I will die on the hill that you cannot have inherently evil species that are also people.

The whole point of people is that they can make choices, including moral choices. Making a nonhuman person that's influenced by but not dominated by their differences is incredibly hard, maybe impossible, but "always evil" isn't it. "Always evil" is literally incompatible with "is a person." (I'd argue "always greedy" is too.)

I think it'd be super awesome to come up with an RPG that expresses the nuance of how we act with or against our biases (cultural, species, whatever) in lots of complicated and defining ways, and in that context, having really strongly drawn varying biases for other species could be really interesting. But when you just say "all X are Y" in terms of mental states, you're de-personing, because for the one clear and explored example of X we have (humans), there's basically no Y that works.

hyphz
Aug 5, 2003

Number 1 Nerd Tear Farmer 2022.

Keep it up, champ.

Also you're a skeleton warrior now. Kree.
Unlockable Ben
Vampire was huge. It was like the 2nd card game after Magic and the WoD tie in was massive.

If you want obscure WoD CCG go Arcadia. As far as I’m aware it never had any starter decks, only boosters, and nobody knew how to play it.

And OTE only “got a CCG” because Atlas rolled their own. It wasn’t a bad game but I do remember a rather sad e-mail on the mailing list where either Nephew or Tweet said they’d be up for selling complete set boxes near the end of the line, but someone would have to manually unpack all the booster boxes and sort them into sets..

Also, Star Wars CCG mechanically designed to feel right? Huh, missed that in two star destroyers defeating the Empire by shooting down one tie fighter..

Leperflesh
May 17, 2007

The World/Chronicle of Darkness thread sometimes discusses the Vampire card game. I asked in there a month or two about what to do with my sealed box of Jyhad boosters and a goon in there was extremely helpful. If you're interested in the game I'd definitely bring it up in there because it's still actively played etc.

Given exercise: State whether each statement agrees with the forum excerpt above, answering yes or no and quoting the words of the excerpt that decide it. 1. An "always evil" species can still be made up of people. 2. Arcadia had no starter decks. 3. Vampire is described as something like the second card game to come after Magic.

Supplied data:
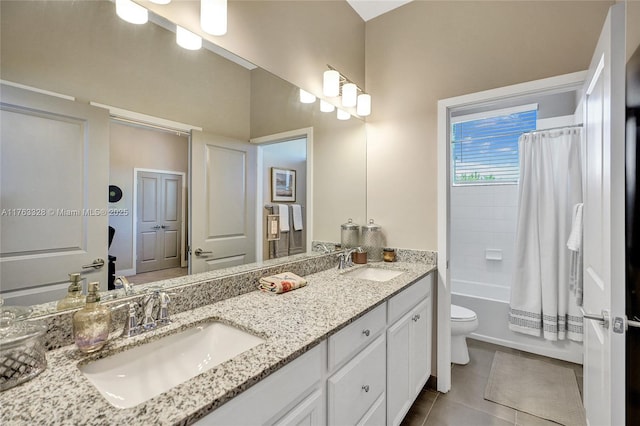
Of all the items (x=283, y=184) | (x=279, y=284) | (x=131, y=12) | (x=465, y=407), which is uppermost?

Output for this exercise:
1. No: "Always evil" is literally incompatible with "is a person."
2. Yes: "As far as I’m aware it never had any starter decks, only boosters"
3. Yes: "It was like the 2nd card game after Magic"